Sarah Milcetic, Director of Web Services
​Better With Thyme Farm, West Virginia

Sarah Milcetic and her husband, Peter, started Better With Thyme, a holistic farm located in Shepherdstown, WV, after relocating from NYC to the eastern panhandle of West Virginia. As a young couple in the city, neither imagined they would become farmers (he was an accountant and she was a website developer). The journey to farming began with their first child, whose reactions to the food they were eating made them want to distance themselves from the industrial food system. After realizing their child could safely eat chicken eggs from their backyard hens, they began to wonder about adding milk back to their diet. After several failed trials with milk from local farms and more reactions in their second baby, the idea went to the back burner and 8 years went by with a dairy-free family diet.

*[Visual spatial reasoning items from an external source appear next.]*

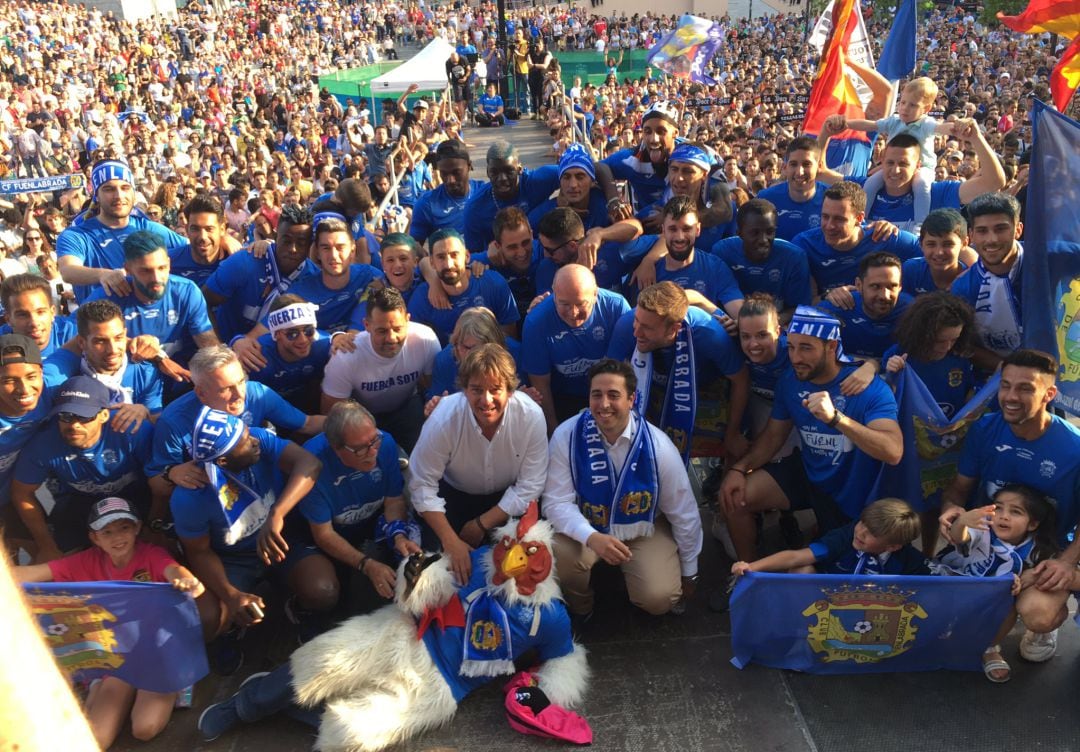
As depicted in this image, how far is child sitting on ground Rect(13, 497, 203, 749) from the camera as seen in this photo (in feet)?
12.8

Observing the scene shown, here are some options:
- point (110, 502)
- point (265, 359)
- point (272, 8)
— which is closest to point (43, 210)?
point (265, 359)

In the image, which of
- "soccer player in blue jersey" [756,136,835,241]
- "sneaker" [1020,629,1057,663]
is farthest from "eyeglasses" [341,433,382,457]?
"soccer player in blue jersey" [756,136,835,241]

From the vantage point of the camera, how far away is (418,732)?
150 inches

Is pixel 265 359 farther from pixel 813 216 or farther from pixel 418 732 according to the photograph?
pixel 813 216

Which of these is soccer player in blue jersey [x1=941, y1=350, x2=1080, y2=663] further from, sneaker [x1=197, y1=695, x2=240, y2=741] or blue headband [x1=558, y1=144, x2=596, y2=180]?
sneaker [x1=197, y1=695, x2=240, y2=741]

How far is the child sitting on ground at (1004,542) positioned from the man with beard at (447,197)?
179 inches

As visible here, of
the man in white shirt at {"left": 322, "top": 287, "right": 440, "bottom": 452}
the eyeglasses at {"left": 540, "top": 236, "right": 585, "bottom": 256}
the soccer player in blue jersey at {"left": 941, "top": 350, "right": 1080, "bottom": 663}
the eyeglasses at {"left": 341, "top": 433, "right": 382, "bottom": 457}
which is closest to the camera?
the soccer player in blue jersey at {"left": 941, "top": 350, "right": 1080, "bottom": 663}

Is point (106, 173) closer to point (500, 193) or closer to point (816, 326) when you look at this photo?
point (500, 193)

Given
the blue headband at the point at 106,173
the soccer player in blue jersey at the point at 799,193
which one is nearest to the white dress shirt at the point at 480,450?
the soccer player in blue jersey at the point at 799,193

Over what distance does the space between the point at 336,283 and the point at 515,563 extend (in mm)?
2792

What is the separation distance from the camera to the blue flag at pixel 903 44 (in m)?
9.56

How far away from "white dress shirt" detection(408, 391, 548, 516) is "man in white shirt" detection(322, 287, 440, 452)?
698 mm

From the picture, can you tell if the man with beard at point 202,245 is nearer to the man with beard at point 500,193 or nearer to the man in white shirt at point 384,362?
the man in white shirt at point 384,362

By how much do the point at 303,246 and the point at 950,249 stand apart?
4.43 m
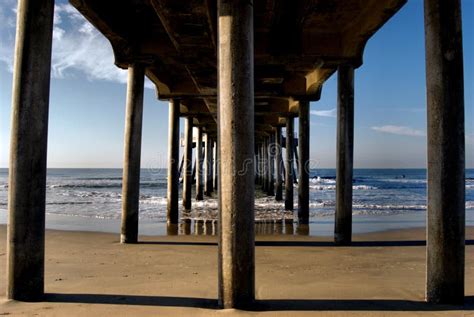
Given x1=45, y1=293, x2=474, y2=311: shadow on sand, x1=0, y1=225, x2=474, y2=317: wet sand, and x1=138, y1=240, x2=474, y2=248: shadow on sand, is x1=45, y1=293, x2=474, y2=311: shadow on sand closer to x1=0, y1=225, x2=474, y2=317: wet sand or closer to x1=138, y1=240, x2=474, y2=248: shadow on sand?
x1=0, y1=225, x2=474, y2=317: wet sand

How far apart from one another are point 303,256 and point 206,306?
10.3ft

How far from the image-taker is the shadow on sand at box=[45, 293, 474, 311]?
395cm

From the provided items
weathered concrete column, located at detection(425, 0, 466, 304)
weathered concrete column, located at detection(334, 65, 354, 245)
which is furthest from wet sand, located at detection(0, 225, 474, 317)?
weathered concrete column, located at detection(334, 65, 354, 245)

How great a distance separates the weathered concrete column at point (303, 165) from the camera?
41.0ft

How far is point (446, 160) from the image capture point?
4.01m

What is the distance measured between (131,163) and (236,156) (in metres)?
4.98

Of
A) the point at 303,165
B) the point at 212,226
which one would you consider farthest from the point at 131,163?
the point at 303,165

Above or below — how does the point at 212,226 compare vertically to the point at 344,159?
below

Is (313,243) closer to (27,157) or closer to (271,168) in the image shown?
(27,157)

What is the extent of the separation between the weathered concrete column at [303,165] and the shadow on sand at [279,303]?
798cm

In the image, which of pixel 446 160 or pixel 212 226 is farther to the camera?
pixel 212 226

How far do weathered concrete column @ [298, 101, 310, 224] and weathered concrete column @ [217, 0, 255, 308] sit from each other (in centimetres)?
850

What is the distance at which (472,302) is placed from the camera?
414 cm

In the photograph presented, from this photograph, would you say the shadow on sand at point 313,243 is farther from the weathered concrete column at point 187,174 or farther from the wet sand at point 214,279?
the weathered concrete column at point 187,174
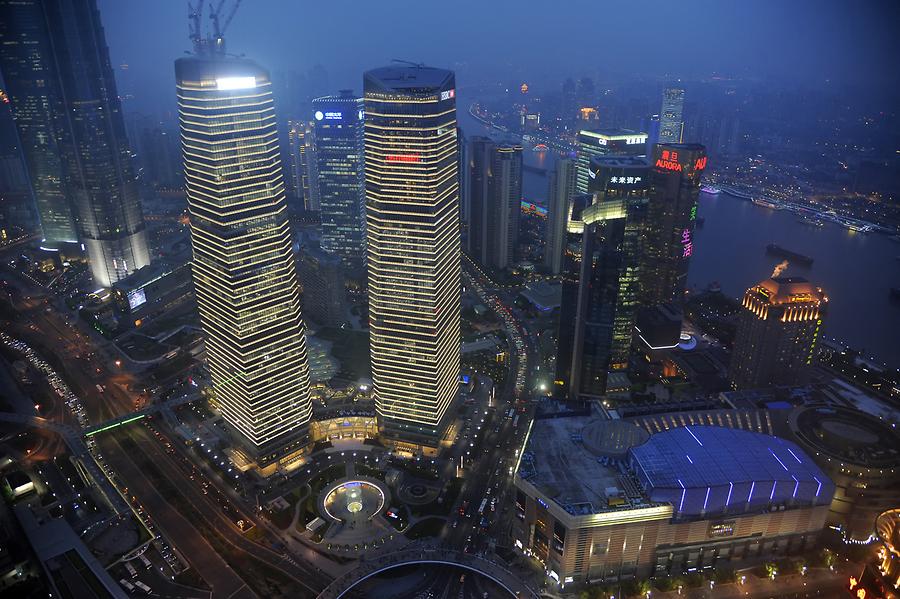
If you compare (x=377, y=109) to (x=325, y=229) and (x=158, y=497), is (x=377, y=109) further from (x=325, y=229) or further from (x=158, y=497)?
(x=325, y=229)

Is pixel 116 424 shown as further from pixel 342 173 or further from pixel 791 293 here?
pixel 791 293

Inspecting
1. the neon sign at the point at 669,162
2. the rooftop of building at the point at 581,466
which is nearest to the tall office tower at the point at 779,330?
the rooftop of building at the point at 581,466

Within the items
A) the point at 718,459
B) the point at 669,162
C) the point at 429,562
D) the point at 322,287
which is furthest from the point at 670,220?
the point at 429,562

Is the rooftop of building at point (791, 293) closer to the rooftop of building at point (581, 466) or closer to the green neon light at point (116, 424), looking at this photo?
the rooftop of building at point (581, 466)

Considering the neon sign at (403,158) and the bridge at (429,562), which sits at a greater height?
the neon sign at (403,158)

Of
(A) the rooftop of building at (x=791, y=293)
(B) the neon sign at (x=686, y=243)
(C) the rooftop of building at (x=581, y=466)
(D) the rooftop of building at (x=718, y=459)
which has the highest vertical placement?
(A) the rooftop of building at (x=791, y=293)

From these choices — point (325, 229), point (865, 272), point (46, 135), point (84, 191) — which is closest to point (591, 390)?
point (325, 229)

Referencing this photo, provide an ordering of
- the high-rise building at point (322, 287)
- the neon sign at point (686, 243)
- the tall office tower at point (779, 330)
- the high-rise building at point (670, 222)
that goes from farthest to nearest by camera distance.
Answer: the neon sign at point (686, 243), the high-rise building at point (670, 222), the high-rise building at point (322, 287), the tall office tower at point (779, 330)

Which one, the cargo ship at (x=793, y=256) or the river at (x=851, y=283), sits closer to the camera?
the river at (x=851, y=283)
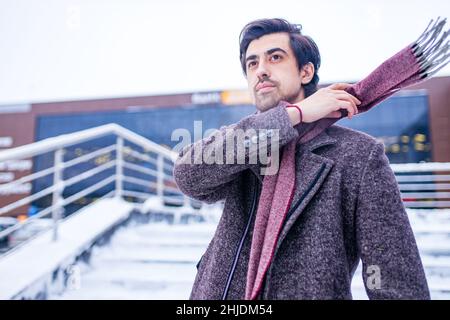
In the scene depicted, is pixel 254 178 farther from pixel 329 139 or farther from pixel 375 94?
pixel 375 94

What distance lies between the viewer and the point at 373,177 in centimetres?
50

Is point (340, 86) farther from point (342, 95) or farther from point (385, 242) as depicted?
point (385, 242)

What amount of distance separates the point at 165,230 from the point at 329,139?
1426 mm

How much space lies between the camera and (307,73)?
66 cm

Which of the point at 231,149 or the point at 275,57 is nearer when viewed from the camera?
the point at 231,149

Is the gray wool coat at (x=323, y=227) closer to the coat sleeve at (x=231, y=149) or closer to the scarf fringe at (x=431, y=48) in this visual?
the coat sleeve at (x=231, y=149)

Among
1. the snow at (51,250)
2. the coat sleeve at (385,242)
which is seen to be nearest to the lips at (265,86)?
the coat sleeve at (385,242)

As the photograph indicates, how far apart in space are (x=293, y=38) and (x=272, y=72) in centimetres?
9

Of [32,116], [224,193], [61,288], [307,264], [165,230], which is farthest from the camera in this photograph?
[32,116]

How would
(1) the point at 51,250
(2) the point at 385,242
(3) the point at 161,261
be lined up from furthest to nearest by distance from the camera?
(3) the point at 161,261 < (1) the point at 51,250 < (2) the point at 385,242

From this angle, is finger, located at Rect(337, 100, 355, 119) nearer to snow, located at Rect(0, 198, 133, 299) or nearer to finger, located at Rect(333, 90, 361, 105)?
finger, located at Rect(333, 90, 361, 105)

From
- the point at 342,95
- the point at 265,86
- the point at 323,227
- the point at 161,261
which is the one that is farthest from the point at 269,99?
the point at 161,261

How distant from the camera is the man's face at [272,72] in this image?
2.03 ft
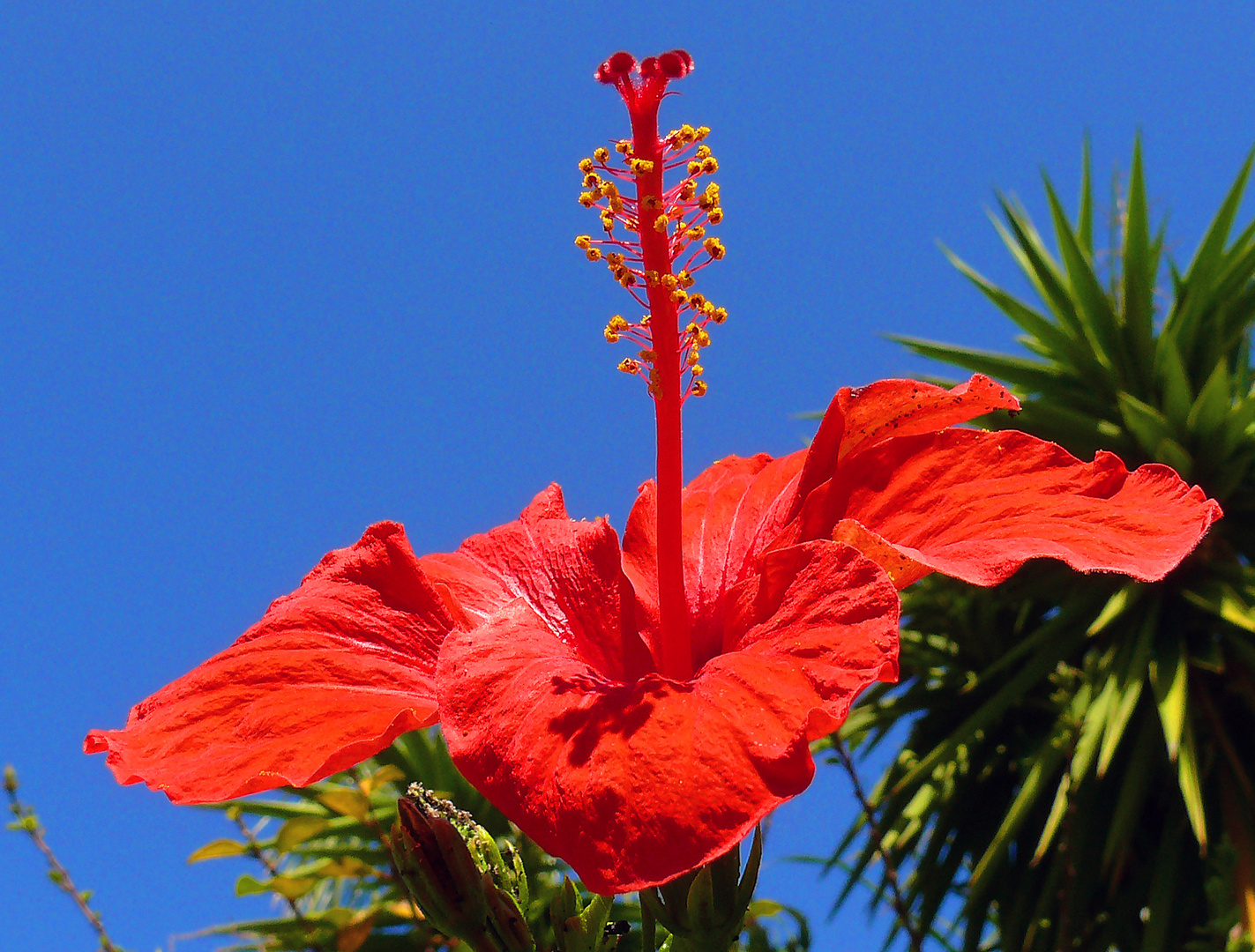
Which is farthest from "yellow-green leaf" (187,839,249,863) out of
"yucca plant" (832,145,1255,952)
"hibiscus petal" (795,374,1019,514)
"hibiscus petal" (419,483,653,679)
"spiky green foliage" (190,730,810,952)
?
"yucca plant" (832,145,1255,952)

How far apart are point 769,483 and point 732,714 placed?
22.1 inches

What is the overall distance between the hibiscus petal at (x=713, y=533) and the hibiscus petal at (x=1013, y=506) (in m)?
0.13

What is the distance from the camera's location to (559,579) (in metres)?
1.14

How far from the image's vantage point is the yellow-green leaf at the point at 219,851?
1827 mm

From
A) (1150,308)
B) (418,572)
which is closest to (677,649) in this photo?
(418,572)

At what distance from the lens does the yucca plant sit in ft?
13.4

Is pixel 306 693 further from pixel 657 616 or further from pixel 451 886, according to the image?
pixel 657 616

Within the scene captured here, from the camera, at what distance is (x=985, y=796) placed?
190 inches

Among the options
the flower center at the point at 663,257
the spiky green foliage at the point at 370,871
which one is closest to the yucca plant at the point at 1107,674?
the spiky green foliage at the point at 370,871

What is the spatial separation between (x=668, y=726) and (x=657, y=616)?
1.22 ft

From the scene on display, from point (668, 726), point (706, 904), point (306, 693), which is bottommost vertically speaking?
point (706, 904)

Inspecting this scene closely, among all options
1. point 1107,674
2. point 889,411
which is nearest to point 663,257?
point 889,411

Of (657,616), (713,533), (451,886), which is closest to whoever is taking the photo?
(451,886)

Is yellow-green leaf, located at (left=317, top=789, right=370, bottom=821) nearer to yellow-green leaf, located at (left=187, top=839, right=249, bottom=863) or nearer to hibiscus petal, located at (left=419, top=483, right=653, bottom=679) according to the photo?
yellow-green leaf, located at (left=187, top=839, right=249, bottom=863)
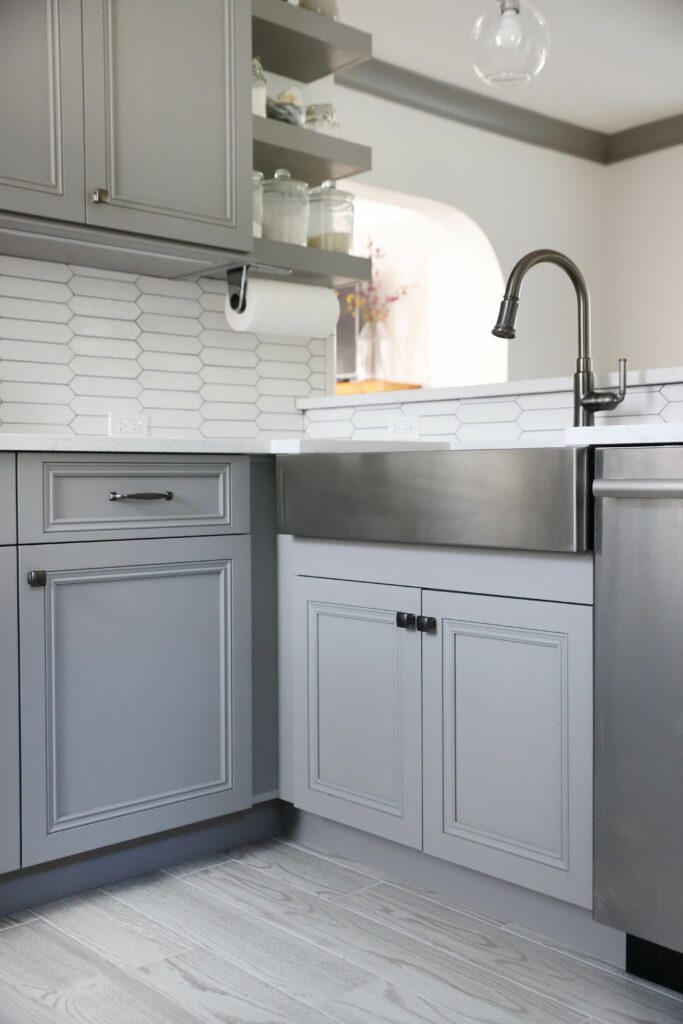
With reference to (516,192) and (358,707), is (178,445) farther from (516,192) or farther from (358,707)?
(516,192)

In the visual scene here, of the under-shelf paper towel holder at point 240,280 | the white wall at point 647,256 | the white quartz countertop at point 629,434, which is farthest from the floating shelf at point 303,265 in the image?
the white wall at point 647,256

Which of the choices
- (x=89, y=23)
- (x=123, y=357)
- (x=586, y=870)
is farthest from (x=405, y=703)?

After moving to West Virginia, the children asked to pull over every time they passed a cow pasture. When they saw Mini Jersey cows in person at a fair they never looked back. Their first heifer came home in 2018, and since the whole family thrives on their cows’ raw A2A2 milk the growing herd has become an integral part of the farm.

Better with Thyme focuses on homesteading holistically and helping others to do the same by providing holistically raised livestock, guardian puppies, and education – if a couple from the city with no livestock experience can do it, so can you!

Sarah Burton, Community Outreach Director
​Sabbaticus Farm, Tennessee

Sarah is the herd manager on their newly established A2/A2 micro-dairy, Sabbaticus Farm, in McMinnville, TN.  Her husband and farm manager, Matt, along with their two young children,  are all about raw milk, real food, and making use of God’s bounty for medicinal purposes.  Their priority is to farm sustainably while regenerating the land through rotational grazing.  

Growing up as the oldest of eight children, Sarah’s family didn’t have the resources to have livestock but they lived a quarter mile from a horse stable. Her love for horses could not be contained, so she came up with the idea to volunteer to muck stalls in return for riding lessons. Those lessons horses taught Sarah about how to be around large animals, including what they’re saying with their body language. From that point forward, she was obsessed with horses and spent every second on or around them. 

She eventually became a Registered Nurse, started working in that field, raising babies, and eventually earned a Master’s degree in Nursing Informatics. Through all this, the love of all things farming never left her heart. Nowadays, she runs the public-facing aspect of the family farm business and handles most of the animal husbandry decisions.